ECLI:NL:RBNNE:2023:3879
Rechtbank Noord-Nederland
- Op tegenspraak
- Rechtspraak.nl
Vrijspraak van verdachte in zaak van straatroof door gebrek aan bewijs
In de zaak met parketnummer 18.336250.22 heeft de Rechtbank Noord-Nederland op 22 september 2023 uitspraak gedaan in een strafzaak tegen een verdachte die beschuldigd werd van straatroof. De rechtbank heeft geoordeeld dat er onvoldoende bewijs is dat de verdachte betrokken was bij de geweldshandelingen tegen de aangever. De feiten vonden plaats op 29 april 2022, toen de aangever van zijn fiets werd getrokken en door een groep jongens werd geslagen en geschopt. De verdachte ontkende enige betrokkenheid bij het geweld en het wegnemen van goederen van de aangever.

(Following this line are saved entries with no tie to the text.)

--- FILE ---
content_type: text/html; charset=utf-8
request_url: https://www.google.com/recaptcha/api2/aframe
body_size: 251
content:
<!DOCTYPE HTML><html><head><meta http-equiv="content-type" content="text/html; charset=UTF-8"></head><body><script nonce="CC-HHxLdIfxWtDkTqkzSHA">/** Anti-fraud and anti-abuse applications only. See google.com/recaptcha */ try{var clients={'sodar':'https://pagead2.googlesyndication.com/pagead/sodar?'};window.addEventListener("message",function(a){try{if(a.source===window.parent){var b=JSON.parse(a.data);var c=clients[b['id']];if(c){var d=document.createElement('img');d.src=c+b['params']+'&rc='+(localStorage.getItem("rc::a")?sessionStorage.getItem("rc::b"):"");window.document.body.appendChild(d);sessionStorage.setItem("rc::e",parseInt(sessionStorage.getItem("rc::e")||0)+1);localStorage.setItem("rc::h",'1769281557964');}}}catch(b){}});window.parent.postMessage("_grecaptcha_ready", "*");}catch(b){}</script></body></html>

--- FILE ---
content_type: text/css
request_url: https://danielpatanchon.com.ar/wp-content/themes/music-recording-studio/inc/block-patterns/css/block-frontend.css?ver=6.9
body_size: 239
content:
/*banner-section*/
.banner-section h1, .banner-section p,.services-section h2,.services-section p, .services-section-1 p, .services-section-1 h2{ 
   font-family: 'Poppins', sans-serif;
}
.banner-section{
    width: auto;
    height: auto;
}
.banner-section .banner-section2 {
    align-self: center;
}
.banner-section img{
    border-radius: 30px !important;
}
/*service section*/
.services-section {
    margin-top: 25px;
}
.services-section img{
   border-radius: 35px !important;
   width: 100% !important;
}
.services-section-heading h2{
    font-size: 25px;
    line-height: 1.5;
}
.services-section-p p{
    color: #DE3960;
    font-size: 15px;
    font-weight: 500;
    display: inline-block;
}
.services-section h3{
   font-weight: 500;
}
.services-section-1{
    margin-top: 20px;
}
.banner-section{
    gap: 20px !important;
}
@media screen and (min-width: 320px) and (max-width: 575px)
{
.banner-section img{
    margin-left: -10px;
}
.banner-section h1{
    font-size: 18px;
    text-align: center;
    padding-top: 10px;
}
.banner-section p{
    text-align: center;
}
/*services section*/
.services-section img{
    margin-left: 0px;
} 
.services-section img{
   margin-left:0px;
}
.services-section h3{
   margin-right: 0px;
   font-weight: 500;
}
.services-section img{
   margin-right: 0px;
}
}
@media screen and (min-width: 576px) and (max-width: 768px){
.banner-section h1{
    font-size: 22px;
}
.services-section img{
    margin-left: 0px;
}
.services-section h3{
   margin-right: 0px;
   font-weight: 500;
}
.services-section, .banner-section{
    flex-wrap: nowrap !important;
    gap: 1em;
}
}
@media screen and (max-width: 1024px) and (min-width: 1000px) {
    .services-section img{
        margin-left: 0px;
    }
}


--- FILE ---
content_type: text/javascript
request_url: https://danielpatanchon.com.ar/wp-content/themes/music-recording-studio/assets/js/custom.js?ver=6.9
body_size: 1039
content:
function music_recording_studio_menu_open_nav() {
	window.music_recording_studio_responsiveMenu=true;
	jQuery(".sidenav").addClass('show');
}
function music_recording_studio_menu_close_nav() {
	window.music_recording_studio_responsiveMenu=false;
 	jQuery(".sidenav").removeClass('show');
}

De officier van justitie heeft vrijspraak gevorderd, stellende dat er onvoldoende wettig en overtuigend bewijs was voor de betrokkenheid van de verdachte. De verdediging heeft eveneens gepleit voor vrijspraak. De rechtbank heeft de verklaringen van de aangever en medeverdachten beoordeeld, maar kwam tot de conclusie dat de verklaringen van de medeverdachte onvoldoende betrouwbaar waren om als bewijs te dienen. De rechtbank heeft vastgesteld dat er geen bewijs is dat de verdachte een aandeel heeft gehad in de geweldshandelingen of dat hij goederen heeft weggenomen.
Daarom heeft de rechtbank de verdachte vrijgesproken van het ten laste gelegde. Dit vonnis is gewezen door een meervoudige kamer, bestaande uit de voorzitter en twee rechters, en is uitgesproken ter openbare terechtzitting op 22 september 2023.